Thread: Defer a functional index calculation?

Defer a functional index calculation?

From
Randall Lucas
Date:
Hi folks,

I am holding hierarchical data in a table and often need to calculate the "root" of a hierarchy.  Initially, a recursive plpgsql function worked just fine.  But performance started to lag when I got to scale.

So, I added a functional index.

  create table example (id serial primary key, stuff text, parent_id int);
  create index example_root_idx on example (get_root_id(id));

(get_root_id(id) pulls an example row and recurses onto parent_id until it hits a root)

This works fine for speeding up access to the existing data, but breaks for inserting new rows because get_root_id(id) can't find the new row.  It looks like the index is getting calculated, and the function called, before the row becomes visible to the function.

Is there a way to set a functional index to be deferred (like for FKs), or calculated on an AFTER INSERT ON basis (like with triggers), or similar?

If not, my backup plan is to precalculate get_root_id via a trigger and store it in a column, but that kind of smells (even worse than my current schema, I know).

Thank you,

Randall

Re: Defer a functional index calculation?

From
Sergey Burladyan
Date:
Randall Lucas <rlucas@tercent.com> writes:

> I am holding hierarchical data in a table and often need to calculate the "root" of a hierarchy.  Initially,
> a recursive plpgsql function worked just fine.  But performance started to lag when I got to scale.
>
> So, I added a functional index.
>
>   create table example (id serial primary key, stuff text, parent_id int);
>   create index example_root_idx on example (get_root_id(id));
>
> (get_root_id(id) pulls an example row and recurses onto parent_id until it hits a root)
>
> This works fine for speeding up access to the existing data, but breaks for inserting new rows because
> get_root_id(id) can't find the new row.  It looks like the index is getting calculated, and the function
> called, before the row becomes visible to the function.

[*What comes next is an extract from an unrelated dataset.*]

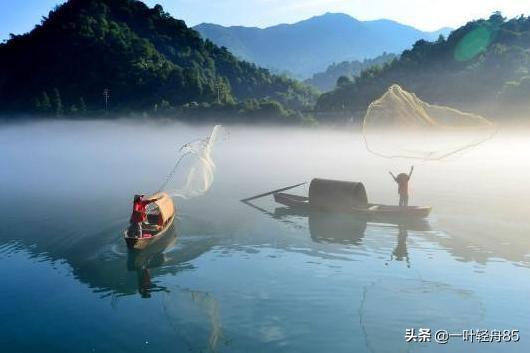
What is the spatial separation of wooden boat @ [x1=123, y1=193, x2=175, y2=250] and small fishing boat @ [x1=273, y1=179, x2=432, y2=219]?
1214cm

Change your get_root_id(id) into get_root_id(example), after this you can start
searching for root not from current id but from it parent_id. Parent is already
exist in table. If parent_id is null - it is root and get_root_id(example) do
not need scan table and will return example.id from it input argument.

--
Sergey Burladyan

Re: Defer a functional index calculation?

From
Sam Mason
Date:
On Fri, Mar 20, 2009 at 05:37:33PM -0700, Randall Lucas wrote:
> I added a functional index.
>
>   create table example (id serial primary key, stuff text, parent_id int);
>   create index example_root_idx on example (get_root_id(id));
>
> (get_root_id(id) pulls an example row and recurses onto parent_id until it
> hits a root)

I don't think you can do that; are you lying in the function's
definition that it's "immutable"?  As far as I know, and a quick check
of the manual[1] seems to confirm it, all functions used in functional
indexes must be immutable and the execution of an immutable function
can't depend on any data in the database.  If you're creating this
function as "immutable" then this is lying to the database and it's
guaranteed to go wrong at some point (as you seem to be finding out).

What about having some trigger to "cache" the entry's root "parent_id"
in another column?

--
  Sam  http://samason.me.uk/

 [1] http://www.postgresql.org/docs/current/static/sql-createindex.html

Re: Defer a functional index calculation?

From
Randall Lucas
Date:
On Mon, Mar 23, 2009 at 4:46 AM, Sam Mason <sam@samason.me.uk> wrote:
On Fri, Mar 20, 2009 at 05:37:33PM -0700, Randall Lucas wrote:
> I added a functional index.
>
>   create table example (id serial primary key, stuff text, parent_id int);
>   create index example_root_idx on example (get_root_id(id));
>
> (get_root_id(id) pulls an example row and recurses onto parent_id until it
> hits a root)

I don't think you can do that; are you lying in the function's
definition that it's "immutable"?  As far as I know, and a quick check

Busted!  Yes, I was lying to postgres.  (The function is all-but-immutable, your honor; I was only trying lazily to memoize its output...)

What about having some trigger to "cache" the entry's root "parent_id"
in another column?

Looks like that's what I'm headed for.